* Requirement:
Only lines holding the word "gigeconomyshow" are wanted from the records; copy all of them.

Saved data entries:
-- Opening Marker --

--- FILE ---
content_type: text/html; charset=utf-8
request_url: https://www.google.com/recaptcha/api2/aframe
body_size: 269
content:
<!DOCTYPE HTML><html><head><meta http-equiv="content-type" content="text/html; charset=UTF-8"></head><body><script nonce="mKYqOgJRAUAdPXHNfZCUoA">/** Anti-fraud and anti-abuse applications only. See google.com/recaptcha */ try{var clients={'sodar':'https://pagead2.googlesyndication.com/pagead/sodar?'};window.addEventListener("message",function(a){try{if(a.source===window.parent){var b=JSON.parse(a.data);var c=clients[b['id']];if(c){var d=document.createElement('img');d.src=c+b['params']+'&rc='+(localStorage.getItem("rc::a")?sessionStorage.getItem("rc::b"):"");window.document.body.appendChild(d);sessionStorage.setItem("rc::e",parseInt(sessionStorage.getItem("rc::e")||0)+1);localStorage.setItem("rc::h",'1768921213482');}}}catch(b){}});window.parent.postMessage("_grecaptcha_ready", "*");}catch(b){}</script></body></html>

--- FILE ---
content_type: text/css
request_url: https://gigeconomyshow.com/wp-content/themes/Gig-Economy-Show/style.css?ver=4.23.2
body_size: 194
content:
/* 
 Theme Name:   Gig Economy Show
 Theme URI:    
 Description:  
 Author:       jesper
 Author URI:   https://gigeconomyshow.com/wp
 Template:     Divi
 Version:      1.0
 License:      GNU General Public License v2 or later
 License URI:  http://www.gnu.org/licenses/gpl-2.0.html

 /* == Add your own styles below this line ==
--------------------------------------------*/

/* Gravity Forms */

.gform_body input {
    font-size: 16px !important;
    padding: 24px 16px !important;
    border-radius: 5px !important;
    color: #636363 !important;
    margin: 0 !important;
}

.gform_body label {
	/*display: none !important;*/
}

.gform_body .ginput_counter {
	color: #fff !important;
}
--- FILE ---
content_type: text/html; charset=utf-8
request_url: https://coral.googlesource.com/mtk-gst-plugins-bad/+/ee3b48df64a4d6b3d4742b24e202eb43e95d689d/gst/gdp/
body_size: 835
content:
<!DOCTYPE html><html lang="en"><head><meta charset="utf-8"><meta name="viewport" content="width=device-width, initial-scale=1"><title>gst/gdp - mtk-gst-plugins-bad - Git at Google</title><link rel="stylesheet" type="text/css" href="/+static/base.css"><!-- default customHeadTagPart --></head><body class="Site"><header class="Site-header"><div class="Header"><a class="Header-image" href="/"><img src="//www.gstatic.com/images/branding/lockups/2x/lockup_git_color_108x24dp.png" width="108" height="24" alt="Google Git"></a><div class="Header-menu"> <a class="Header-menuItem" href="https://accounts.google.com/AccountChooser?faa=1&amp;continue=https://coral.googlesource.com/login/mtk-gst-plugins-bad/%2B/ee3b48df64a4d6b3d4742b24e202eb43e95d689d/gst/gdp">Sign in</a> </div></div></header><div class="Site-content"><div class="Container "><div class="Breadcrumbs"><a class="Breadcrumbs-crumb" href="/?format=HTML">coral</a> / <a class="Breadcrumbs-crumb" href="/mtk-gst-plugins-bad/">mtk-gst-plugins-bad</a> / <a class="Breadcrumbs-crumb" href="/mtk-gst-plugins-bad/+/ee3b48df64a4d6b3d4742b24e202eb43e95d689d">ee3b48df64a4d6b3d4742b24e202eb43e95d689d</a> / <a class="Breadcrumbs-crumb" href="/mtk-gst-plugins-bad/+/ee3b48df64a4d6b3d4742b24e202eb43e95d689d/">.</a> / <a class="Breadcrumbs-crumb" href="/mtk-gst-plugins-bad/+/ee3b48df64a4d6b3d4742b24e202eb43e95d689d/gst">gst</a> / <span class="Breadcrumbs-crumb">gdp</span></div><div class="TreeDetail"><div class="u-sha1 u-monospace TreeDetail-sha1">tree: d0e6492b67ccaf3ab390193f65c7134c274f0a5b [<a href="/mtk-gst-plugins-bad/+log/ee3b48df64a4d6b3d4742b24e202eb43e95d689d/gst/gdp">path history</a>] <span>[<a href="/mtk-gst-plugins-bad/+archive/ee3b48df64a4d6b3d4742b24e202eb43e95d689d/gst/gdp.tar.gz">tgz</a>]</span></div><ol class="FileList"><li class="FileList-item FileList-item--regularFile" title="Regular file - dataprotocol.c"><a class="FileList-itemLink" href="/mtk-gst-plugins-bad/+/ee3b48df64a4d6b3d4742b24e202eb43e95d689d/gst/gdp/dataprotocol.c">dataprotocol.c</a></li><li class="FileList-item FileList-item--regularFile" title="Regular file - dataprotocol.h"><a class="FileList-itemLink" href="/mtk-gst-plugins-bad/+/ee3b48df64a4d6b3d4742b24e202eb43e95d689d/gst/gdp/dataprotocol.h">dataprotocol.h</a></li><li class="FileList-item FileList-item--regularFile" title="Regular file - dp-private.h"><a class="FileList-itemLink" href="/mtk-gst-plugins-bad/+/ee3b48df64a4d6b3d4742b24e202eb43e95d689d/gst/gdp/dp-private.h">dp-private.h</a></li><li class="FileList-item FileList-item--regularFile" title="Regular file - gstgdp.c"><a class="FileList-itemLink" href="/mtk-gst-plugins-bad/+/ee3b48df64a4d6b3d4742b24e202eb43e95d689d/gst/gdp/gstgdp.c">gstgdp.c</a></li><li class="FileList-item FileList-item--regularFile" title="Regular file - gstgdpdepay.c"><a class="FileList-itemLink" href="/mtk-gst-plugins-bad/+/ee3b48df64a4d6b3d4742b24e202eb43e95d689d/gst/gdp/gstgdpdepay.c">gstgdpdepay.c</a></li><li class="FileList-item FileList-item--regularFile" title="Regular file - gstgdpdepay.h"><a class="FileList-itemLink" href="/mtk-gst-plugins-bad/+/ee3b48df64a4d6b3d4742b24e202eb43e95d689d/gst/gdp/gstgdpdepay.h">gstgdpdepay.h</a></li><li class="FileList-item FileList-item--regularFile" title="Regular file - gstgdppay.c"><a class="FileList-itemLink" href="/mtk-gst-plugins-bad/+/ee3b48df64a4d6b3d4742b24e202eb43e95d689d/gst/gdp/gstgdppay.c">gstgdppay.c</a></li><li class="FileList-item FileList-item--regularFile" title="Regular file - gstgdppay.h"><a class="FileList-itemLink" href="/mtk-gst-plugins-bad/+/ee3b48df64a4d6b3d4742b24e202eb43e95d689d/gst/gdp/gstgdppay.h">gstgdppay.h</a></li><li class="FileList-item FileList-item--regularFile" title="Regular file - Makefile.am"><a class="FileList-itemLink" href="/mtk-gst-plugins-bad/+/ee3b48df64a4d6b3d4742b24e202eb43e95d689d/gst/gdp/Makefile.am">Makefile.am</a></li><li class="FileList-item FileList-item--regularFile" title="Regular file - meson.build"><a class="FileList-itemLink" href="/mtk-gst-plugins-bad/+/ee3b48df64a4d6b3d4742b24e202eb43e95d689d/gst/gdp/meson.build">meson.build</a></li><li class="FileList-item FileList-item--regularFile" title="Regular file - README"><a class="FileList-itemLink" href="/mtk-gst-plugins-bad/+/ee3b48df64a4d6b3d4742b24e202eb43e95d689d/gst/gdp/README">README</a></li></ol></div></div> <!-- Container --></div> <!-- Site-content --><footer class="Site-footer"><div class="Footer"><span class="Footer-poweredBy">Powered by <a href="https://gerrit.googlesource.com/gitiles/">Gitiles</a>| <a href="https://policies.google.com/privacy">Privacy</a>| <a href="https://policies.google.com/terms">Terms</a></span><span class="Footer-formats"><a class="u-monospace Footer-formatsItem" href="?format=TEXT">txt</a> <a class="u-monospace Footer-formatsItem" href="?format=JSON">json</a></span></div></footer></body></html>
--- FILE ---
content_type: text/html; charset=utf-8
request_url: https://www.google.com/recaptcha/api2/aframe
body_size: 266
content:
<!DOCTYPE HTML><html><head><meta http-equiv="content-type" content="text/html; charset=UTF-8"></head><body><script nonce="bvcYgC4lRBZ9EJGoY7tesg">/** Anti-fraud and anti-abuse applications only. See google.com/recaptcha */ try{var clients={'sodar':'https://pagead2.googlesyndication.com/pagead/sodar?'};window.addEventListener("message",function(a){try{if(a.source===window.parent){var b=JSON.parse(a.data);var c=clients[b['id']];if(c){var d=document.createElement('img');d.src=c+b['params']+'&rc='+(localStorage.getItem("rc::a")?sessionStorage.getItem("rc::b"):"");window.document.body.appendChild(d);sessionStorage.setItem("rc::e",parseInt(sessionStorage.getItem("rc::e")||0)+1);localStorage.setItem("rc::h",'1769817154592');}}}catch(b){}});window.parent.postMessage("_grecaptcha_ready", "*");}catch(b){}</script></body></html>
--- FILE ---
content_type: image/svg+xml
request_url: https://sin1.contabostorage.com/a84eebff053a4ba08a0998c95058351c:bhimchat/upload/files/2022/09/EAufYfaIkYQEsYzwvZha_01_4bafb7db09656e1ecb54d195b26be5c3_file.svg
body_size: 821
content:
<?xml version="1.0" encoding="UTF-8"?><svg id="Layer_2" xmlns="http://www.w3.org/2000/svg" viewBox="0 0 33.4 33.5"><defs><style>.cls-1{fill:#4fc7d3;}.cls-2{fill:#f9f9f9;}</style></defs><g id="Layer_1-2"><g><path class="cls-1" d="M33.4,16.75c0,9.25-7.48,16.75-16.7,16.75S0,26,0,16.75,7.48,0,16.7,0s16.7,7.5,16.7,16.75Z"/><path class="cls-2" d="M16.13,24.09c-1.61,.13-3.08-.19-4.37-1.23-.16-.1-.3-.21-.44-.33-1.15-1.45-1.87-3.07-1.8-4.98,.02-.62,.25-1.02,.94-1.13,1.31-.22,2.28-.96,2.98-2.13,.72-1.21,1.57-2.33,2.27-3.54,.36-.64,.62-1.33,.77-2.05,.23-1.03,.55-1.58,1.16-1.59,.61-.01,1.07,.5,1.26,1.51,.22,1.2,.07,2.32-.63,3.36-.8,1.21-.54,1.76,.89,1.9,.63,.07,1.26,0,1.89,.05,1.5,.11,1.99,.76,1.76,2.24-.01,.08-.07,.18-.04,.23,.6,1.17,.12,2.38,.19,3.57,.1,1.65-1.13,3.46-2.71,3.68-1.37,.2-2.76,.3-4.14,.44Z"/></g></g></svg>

-- Closing Marker --

* Completed exercise:
request_url: https://gigeconomyshow.com/wp-content/themes/Gig-Economy-Show/style.css?ver=4.23.2
 Author URI:   https://gigeconomyshow.com/wp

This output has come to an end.